I'd probably be flipping off fans myself, when did fans ever become so sacrosanct? Heck, Leo Durocher had security take a fan that had been heckling him under the bleachers and he worked him over with brass knuckles. Now you can't even flip them off without getting in trouble, talk about woke. lol
The jury took 36 minutes to acquit him lol.Accuser John Christian was a huge Dodgers fan, a star athlete at Thomas Jefferson High School in Brooklyn, and a veteran, with a sore knee that he hurt in a glider accident while in the Army. Sitting at Ebbets Field with another former Jefferson High star, Dutch Garfinkel, Christian let fly with some choice words for Durocher at top volume. "His voice could carry two or three blocks," Garfinkel remembered. Durocher testified that Christian called him a "bum" and a "thief," and accused him of throwing games.
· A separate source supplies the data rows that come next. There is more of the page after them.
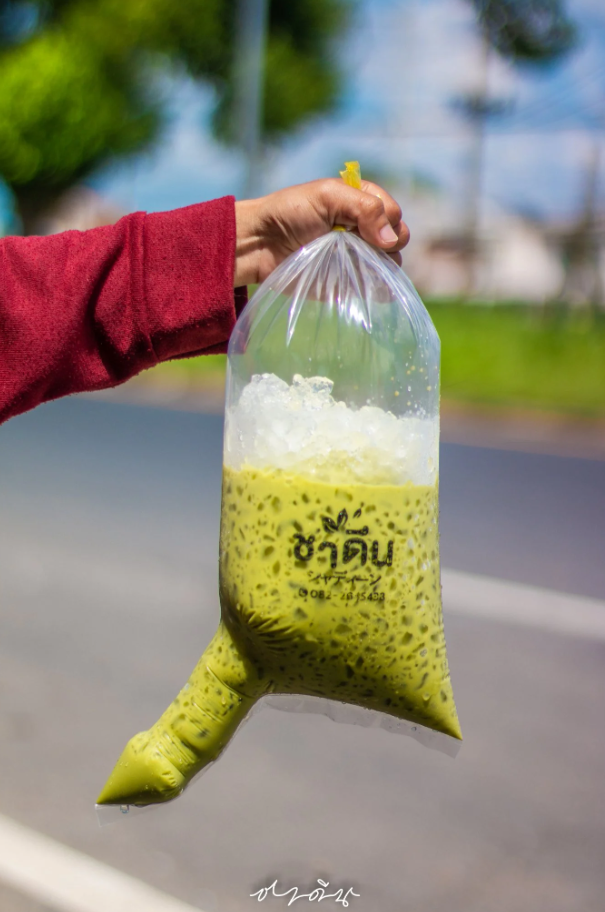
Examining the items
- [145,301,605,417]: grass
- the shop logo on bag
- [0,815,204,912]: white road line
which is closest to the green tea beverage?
the shop logo on bag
A security man named Joe Moore pushed his way to Christian and ordered the fan to come with him. Moore, a gargantuan fellow who pushed 275 pounds, was legendary at Ebbets Field for whaling on kids who tried to sneak into the park. The two men made their way to a small room behind the Dodgers dugout.
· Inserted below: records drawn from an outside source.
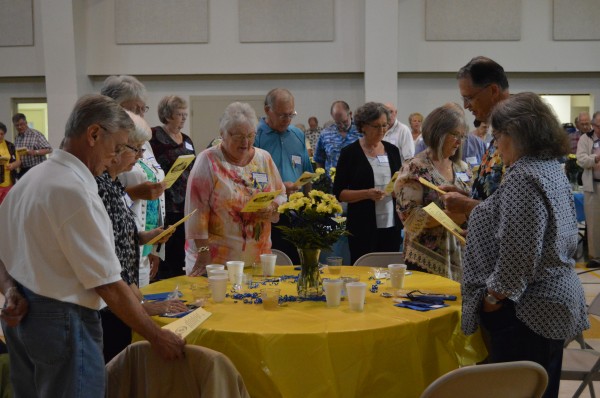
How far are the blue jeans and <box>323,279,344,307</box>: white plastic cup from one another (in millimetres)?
1070

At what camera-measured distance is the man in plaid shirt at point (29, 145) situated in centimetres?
1048

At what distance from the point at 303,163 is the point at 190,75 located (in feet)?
25.2

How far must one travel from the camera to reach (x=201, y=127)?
12.5 metres

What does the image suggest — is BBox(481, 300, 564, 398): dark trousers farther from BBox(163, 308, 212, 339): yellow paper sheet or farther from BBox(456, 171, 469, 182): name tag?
BBox(456, 171, 469, 182): name tag

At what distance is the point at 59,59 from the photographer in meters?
12.1

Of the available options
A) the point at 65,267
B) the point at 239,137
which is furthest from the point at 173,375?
the point at 239,137

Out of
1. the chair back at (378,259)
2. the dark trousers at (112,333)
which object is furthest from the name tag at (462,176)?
the dark trousers at (112,333)

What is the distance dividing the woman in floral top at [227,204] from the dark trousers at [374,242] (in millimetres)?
1417

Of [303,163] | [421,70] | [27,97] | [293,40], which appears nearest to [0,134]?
[27,97]

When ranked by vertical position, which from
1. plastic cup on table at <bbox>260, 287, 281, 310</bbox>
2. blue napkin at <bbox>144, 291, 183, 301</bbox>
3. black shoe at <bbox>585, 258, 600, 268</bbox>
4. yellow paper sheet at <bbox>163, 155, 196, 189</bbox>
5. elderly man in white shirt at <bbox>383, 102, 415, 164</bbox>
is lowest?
black shoe at <bbox>585, 258, 600, 268</bbox>

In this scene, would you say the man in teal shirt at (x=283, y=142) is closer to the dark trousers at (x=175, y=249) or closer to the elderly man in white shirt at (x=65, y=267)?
the dark trousers at (x=175, y=249)

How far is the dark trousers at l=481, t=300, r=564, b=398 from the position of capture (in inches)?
91.6

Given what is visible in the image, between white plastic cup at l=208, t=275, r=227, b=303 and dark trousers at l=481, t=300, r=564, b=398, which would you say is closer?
dark trousers at l=481, t=300, r=564, b=398

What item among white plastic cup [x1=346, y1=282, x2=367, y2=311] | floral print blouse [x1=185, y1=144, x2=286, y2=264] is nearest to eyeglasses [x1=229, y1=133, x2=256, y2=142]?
floral print blouse [x1=185, y1=144, x2=286, y2=264]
Here the accounts diverged. Christian said on the stand that Leo came back, took a "black object" (most likely Moore's trademark cosh), and knocked him down. "Then he punched me in the face while I was down...Moore pushed me out and Durocher followed me and beat me again with his fists. I fell down again and Moore said 'I'm going to throw you outta the park.'"
Leo, unsurprisingly, remembered it differently. "Have you a mother?" he said he asked Christian. "Well, how would you like it if...I went to your house and called her the names you have been shouting out tonight?"
"You're still an asshole," Durocher testified Christian replied.
"I ran at him," the Lip continued. "I saw him fall against a wall. He fell into a water trough. I did not pursue him. I don't know what might have happened if...I had gotten my hands on him." Somehow, Leo managed to maintain a straight face during his time on the witness stand.